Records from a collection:
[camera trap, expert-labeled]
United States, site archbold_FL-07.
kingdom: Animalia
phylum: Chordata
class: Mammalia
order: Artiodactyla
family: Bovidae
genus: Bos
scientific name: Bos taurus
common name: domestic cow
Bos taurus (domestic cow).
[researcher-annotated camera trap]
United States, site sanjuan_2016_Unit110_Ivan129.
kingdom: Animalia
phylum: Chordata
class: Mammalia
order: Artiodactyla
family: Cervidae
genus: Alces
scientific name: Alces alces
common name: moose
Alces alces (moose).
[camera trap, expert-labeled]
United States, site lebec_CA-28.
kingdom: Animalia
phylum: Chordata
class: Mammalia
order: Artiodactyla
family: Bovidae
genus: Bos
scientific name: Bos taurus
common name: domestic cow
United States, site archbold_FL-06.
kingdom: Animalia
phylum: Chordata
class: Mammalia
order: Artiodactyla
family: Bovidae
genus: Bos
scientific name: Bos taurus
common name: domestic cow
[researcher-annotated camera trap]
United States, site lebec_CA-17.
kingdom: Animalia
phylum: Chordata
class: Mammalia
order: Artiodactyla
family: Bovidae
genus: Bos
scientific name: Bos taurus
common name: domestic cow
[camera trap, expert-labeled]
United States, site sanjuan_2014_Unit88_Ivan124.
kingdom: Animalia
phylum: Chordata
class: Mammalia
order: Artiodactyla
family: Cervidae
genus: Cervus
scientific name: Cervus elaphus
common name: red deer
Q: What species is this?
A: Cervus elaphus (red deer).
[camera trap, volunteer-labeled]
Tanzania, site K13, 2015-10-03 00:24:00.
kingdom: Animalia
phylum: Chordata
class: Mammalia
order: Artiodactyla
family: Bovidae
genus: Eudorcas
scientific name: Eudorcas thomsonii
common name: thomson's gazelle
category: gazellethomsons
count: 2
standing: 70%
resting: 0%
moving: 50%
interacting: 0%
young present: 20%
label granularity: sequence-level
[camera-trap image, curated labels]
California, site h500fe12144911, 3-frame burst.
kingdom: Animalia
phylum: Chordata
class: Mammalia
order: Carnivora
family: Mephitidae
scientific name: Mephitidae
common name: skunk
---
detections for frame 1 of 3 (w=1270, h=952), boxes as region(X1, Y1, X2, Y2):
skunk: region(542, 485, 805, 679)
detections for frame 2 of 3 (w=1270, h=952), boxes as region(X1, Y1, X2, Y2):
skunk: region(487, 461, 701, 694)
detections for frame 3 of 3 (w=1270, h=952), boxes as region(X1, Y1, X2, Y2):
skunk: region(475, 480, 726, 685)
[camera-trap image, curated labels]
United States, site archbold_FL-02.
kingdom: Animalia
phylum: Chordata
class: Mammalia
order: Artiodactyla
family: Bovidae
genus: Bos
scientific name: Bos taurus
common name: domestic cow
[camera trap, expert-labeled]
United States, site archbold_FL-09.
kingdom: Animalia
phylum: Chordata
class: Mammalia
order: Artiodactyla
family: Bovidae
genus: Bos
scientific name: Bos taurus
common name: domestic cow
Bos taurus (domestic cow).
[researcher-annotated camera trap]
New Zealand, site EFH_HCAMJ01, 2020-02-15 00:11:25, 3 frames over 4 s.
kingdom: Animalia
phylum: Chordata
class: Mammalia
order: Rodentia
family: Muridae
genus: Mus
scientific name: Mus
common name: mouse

■ Your assignment ■
Which lines above contain the word "United"? Copy all of them.

■ Written response ■
United States, site archbold_FL-07.
United States, site sanjuan_2016_Unit110_Ivan129.
United States, site lebec_CA-28.
United States, site archbold_FL-06.
United States, site lebec_CA-17.
United States, site sanjuan_2014_Unit88_Ivan124.
United States, site archbold_FL-02.
United States, site archbold_FL-09.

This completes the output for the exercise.